What this means on the shop floor

  • Build a relationship with one or two vendors per treatment type. The first job is always the most expensive; the tenth job is where you get the favors and the speed.
  • Send the same vendor witness coupons of your standard substrate so they can characterize their process for your steel specifically. Over time this dramatically reduces variability.
  • When a coating fails, the answer is almost never "fire the vendor." It's almost always "investigate the system" (substrate, surface prep, lubricant, application). Firing the vendor without root-causing the failure just moves the problem to a new vendor.

Closing thought

If you finished this whole course, here's the one frame to take with you: surface treatments are a system, not a part. The substrate has to be right. The heat treat has to be right. The surface prep has to be right. The treatment chemistry has to match the failure mode. The plant conditions have to support the design. Any one of those wrong, and the whole tool fails.

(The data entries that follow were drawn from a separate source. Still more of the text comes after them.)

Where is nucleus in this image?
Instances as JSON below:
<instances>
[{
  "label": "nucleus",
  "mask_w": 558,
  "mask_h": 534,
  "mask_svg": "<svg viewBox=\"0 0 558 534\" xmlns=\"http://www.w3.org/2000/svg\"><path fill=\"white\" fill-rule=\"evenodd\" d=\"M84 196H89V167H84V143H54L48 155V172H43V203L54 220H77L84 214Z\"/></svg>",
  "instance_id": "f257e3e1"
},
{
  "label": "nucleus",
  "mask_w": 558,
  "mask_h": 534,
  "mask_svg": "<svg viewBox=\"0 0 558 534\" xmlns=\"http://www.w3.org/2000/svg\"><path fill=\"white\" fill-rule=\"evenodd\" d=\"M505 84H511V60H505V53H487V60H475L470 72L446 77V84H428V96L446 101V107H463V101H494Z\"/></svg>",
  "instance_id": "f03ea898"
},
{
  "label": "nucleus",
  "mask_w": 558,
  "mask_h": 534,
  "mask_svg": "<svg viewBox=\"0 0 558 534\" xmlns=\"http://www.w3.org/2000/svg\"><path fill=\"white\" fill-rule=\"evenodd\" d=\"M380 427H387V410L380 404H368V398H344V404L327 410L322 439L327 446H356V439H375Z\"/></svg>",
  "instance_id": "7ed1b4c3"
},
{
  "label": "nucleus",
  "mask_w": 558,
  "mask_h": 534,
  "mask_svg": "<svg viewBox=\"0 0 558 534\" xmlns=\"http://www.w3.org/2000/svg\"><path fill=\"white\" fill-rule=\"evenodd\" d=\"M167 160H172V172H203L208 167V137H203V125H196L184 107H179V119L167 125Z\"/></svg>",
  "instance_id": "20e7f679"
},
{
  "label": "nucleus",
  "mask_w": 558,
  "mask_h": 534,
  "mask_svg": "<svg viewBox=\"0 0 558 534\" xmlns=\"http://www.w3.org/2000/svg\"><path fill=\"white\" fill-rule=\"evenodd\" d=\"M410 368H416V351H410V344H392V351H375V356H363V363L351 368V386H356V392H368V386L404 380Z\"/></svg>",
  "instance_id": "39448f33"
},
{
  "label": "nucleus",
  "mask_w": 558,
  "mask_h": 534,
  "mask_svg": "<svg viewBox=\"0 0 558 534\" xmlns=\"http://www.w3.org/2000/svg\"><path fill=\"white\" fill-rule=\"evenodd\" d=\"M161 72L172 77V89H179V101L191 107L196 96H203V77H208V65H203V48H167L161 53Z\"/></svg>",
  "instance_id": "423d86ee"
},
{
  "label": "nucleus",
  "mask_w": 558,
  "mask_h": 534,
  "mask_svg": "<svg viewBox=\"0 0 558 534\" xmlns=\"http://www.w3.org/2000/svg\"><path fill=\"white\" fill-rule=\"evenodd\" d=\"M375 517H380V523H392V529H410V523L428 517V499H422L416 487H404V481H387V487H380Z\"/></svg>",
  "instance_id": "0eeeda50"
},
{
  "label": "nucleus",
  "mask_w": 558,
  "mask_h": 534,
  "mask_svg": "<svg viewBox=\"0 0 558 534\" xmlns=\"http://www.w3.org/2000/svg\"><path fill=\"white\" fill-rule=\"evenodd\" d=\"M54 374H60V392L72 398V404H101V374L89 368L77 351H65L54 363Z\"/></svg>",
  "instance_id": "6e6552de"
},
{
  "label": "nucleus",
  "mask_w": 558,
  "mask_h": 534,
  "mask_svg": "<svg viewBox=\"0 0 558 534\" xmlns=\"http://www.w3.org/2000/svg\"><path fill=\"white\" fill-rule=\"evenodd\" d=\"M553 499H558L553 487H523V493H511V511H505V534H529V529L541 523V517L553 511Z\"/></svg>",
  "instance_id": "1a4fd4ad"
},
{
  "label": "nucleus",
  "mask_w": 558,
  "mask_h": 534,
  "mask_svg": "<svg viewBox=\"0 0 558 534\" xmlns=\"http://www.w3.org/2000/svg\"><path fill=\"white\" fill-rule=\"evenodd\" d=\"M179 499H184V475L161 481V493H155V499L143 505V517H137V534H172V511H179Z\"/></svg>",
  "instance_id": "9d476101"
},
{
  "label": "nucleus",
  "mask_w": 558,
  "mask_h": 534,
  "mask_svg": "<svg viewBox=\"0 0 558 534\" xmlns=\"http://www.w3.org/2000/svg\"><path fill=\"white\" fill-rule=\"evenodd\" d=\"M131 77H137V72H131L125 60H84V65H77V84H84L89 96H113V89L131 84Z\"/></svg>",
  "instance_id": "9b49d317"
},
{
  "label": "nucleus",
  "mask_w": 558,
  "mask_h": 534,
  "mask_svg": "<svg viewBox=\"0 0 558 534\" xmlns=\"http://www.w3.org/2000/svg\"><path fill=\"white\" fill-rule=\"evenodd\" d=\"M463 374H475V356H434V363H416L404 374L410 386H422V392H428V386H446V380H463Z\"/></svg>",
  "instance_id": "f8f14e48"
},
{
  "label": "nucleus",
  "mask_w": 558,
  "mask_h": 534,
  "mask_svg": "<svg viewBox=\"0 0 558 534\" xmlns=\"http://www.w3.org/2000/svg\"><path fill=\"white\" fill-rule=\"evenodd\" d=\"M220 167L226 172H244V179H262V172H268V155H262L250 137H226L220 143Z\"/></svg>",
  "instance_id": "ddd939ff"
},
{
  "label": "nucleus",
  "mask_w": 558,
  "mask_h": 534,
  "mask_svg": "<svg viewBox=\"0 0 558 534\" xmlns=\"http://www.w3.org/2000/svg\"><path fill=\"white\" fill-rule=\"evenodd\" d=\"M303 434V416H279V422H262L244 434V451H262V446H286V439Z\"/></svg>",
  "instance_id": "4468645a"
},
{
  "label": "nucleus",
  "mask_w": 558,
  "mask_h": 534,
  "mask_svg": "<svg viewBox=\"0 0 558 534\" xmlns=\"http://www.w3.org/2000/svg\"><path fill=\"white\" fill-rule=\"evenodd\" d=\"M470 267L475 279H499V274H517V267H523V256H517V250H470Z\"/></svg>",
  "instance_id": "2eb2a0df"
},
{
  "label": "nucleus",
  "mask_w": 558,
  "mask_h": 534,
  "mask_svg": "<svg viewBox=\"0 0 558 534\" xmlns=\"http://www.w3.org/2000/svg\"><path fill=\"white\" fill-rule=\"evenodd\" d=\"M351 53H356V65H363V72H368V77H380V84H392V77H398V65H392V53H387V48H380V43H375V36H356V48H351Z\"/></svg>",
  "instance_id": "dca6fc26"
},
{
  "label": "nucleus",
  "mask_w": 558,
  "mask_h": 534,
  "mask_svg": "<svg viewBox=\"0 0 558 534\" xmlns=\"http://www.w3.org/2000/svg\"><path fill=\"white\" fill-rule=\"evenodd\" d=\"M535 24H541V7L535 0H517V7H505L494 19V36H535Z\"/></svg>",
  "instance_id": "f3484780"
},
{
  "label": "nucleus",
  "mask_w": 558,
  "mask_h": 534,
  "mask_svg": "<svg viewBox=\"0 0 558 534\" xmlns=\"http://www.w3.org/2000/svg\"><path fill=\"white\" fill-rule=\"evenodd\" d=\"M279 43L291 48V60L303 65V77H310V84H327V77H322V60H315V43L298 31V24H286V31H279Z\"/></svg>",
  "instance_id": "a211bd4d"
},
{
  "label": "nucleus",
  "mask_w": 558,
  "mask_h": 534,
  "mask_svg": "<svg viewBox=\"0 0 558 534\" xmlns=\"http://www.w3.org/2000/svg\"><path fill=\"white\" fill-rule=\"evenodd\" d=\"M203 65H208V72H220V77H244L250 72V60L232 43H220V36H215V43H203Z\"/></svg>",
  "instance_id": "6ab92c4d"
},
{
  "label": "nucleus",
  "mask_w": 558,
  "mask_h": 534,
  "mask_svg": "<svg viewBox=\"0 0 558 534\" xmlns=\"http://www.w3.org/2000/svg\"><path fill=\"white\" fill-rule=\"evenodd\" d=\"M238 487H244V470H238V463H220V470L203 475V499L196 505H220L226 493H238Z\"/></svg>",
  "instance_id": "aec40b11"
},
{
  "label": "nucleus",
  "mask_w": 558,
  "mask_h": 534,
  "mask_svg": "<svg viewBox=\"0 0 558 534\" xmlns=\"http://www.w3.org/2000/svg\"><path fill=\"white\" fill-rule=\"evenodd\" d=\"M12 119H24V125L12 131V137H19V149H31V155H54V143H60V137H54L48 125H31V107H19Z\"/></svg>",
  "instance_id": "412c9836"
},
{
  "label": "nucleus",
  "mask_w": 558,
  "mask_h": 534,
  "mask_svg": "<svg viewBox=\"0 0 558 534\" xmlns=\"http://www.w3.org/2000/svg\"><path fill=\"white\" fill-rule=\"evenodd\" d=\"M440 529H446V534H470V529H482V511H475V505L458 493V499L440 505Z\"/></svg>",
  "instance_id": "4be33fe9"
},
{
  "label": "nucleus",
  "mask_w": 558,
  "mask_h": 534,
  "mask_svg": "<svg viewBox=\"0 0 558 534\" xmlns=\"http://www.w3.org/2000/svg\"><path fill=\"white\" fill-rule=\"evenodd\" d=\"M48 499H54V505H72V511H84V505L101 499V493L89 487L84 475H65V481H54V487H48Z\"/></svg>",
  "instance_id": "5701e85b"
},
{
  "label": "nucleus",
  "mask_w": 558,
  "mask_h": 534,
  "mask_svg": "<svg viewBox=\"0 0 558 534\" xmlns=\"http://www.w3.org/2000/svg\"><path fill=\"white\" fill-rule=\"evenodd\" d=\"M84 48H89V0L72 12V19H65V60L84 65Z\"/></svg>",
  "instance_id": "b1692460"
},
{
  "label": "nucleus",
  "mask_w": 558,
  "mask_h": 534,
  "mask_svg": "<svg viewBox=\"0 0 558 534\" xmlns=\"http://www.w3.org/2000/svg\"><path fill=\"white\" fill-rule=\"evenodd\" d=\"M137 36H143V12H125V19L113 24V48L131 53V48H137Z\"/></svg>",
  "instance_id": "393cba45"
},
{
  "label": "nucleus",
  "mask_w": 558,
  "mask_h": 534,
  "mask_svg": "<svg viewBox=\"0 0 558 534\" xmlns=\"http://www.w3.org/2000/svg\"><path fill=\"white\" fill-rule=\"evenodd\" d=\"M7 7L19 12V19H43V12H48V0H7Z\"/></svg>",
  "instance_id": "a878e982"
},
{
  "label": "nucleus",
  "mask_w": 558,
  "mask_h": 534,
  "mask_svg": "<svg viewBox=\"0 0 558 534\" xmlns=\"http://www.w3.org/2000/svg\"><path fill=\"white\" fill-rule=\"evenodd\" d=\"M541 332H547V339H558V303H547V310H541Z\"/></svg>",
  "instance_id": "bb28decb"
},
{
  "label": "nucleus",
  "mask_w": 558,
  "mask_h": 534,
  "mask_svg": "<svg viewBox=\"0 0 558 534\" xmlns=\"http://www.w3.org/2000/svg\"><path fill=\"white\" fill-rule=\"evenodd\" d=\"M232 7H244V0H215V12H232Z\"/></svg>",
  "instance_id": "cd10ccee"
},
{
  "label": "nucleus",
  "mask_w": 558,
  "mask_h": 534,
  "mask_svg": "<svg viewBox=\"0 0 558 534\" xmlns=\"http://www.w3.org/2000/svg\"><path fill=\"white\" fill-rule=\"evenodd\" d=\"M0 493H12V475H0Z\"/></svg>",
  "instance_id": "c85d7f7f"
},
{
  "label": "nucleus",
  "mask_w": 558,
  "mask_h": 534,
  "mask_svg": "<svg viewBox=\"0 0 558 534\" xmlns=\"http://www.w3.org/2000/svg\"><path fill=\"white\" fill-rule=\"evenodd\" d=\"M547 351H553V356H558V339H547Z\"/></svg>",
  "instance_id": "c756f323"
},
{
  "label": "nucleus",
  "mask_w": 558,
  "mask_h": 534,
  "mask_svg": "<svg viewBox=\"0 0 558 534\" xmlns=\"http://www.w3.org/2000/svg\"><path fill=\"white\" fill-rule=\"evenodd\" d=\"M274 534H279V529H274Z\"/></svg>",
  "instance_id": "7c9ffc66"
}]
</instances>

The good news is that every one of those variables is controllable if somebody at the plant is paying attention. The bad news is that most plants don't have anybody whose job it is to pay attention to the whole chain. That's the gap this course exists to start closing.

For deeper reading on any specific topic, the sources cited inline throughout this course are good starting points. ASM International's tool steel and heat treating handbooks are the standard reference in the field. Trade publications like The Fabricator, Stamping Journal, and MoldMaking Technology cover real-world case studies and process tips from working shops.